All configuration is done in the common websocket_client.conf file shared with ARI Outbound WebSockets. That file has detailed information for configuring websocket client connections. There are a few additional things to know though...

  • You only need to configure a connection for outgoing websocket connections. Incoming connections (those with the special INCOMING connection id in the dial string) are handled by the internal http/websocket servers.

  • chan_websocket can only use per_call_config connection types. persistent websocket connections aren't supported for media.

  • Never try to use the same websocket connection for both ARI and Media. "Bad things will happen"®

Creating the Channel

Using the Dial() Dialplan App

The full dial string is as follows:

Dialstring Syntax
Dial(WebSocket/<connection_id>/<options>[,<timeout>[,<dial_options>]])
  • WebSocket: The channel technology.
  • <connection_id>: For outgoing connections, this is the name of the pre-defined client connection from websocket_client.conf. For incoming connections, this must be the special INCOMING id.
  • <options>:
    • c(<codec>): If not specified, the first codec from the caller's channel will be used. Having said that, if your app is expecting a specific codec, you should specify it here or you may be getting audio in a format you don't expect.
    • n: Don't auto-answer the WebSocket channel upon successful connection. Set this if you wish to answer the channel yourself. You can then send an ANSWER TEXT message on the websocket when you're ready to answer the channel or make a /channels/<channel_id>/answer REST call.

Examples:

Dial() Examples
Dial(WebSocket/connection1/c(alaw)n)
Dial(WebSocket/INCOMING/c(slin16))

Using the ARI /channels REST APIs

You can also create a WebSocket channel using the normal channel API calls and setting the endpoint parameter to the same dial string syntax described in the previous section.

Examples:

ARI /channel Examples
POST http://server:8088/ari/channels?endpoint="WebSocket/connection1/c(alaw)"
POST http://server:8088/ari/channels/create?endpoint="WebSocket/INCOMING/c(ulaw)n"

The first example will create and dial the channel then connect to your app using the "media_connection1" websocket_client configuration. The channel will auto answer when the websocket connection is established. The second example will create the channel but not dial or auto-answer it. Instead the channel driver will wait for your app to connect to it. You can then dial and answer it yourself when appropriate. You can still omit the n to have incoming connections auto-answered.

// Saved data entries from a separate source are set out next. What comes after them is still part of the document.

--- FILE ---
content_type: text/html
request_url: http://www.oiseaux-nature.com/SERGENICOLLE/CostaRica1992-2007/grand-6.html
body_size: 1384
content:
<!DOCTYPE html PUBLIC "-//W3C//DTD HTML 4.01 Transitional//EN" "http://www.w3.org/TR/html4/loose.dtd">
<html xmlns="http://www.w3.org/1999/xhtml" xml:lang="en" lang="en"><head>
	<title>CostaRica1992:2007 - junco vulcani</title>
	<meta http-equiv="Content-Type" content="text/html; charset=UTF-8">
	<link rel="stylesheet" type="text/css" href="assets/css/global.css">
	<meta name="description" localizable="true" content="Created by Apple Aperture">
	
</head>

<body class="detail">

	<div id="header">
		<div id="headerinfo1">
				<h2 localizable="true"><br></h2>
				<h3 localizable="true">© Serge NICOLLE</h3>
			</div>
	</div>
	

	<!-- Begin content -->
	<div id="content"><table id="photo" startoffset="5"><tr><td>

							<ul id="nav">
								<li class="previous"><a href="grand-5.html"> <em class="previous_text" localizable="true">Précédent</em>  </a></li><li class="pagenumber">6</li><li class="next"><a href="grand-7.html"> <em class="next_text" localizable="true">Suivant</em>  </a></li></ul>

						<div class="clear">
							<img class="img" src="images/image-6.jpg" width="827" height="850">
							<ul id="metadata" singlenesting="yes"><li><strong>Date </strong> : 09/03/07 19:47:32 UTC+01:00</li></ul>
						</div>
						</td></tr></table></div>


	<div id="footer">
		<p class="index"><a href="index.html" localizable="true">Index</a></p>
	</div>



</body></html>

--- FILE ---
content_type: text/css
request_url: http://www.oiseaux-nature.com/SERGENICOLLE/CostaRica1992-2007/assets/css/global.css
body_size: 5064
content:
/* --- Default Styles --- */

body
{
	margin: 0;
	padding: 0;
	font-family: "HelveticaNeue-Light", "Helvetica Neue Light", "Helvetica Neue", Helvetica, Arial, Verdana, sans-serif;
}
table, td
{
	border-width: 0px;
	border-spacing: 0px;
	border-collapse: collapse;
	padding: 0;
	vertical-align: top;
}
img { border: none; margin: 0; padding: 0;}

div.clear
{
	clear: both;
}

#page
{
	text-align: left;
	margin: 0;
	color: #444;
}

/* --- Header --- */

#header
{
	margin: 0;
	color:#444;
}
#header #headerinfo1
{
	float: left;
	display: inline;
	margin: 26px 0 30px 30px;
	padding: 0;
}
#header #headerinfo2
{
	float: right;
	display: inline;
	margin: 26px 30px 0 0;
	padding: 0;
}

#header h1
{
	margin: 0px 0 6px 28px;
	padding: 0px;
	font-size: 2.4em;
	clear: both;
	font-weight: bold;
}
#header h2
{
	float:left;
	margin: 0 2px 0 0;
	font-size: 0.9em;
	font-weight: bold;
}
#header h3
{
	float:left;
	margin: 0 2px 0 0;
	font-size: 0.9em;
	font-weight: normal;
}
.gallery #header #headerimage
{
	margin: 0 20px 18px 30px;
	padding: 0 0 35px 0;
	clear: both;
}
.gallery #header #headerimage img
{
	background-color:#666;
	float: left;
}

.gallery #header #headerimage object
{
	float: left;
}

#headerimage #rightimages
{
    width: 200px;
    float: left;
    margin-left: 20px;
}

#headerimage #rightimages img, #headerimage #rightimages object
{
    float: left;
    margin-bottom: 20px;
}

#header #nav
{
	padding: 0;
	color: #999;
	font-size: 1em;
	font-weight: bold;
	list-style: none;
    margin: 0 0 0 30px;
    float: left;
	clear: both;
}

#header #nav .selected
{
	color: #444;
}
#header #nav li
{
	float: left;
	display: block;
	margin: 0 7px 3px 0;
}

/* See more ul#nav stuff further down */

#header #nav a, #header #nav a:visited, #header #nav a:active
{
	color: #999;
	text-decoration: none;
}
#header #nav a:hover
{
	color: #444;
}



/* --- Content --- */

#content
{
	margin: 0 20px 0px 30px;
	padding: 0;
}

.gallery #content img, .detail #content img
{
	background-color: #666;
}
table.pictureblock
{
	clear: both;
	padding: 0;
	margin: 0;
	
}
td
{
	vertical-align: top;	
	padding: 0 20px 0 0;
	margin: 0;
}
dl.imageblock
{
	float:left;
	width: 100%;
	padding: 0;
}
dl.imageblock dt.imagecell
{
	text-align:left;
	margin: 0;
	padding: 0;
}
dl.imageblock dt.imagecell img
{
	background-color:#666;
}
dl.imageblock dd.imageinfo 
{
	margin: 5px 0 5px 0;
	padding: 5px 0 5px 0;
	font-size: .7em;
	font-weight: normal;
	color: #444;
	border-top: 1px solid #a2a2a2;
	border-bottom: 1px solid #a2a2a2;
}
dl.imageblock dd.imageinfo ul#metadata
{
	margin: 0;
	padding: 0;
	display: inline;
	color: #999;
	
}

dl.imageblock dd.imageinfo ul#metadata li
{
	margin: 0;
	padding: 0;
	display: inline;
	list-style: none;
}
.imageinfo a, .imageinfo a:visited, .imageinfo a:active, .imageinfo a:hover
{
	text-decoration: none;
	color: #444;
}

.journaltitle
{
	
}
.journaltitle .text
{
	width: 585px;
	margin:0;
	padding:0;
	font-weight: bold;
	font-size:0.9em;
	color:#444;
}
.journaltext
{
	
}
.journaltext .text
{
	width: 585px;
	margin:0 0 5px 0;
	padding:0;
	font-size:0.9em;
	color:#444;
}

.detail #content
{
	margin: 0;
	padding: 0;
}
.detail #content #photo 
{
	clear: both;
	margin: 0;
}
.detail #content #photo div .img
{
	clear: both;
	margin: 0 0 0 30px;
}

Using ARI External Media (/channels/externalMedia)

You can also create a channel using external media with a transport of websocket and an encapsulation of none.

Example:

ARI External Media Examples
POST http://server:8088/ari/channels/externalMedia?transport=websocket&encapsulation=none&external_host=media_connection1&format=ulaw
POST http://server:8088/ari/channels/externalMedia?transport=websocket&encapsulation=none&external_host=INCOMING&connection_type=server&format=ulaw

The first example will create an outbound websocket connection to your app using the "media_connection1" websocket_client configuration. The second example will wait for an incoming connection from your app. Both examples will automatically dial and answer the websocket channel. There's no option to suppress either. Use the normal channel creation APIs if you need to handle them yourself.

Sample Code

Sample Python code demonstrating Asterisk's ARI and Media WebSocket capabilities is available in the GitHub asterisk-websocket-examples repository.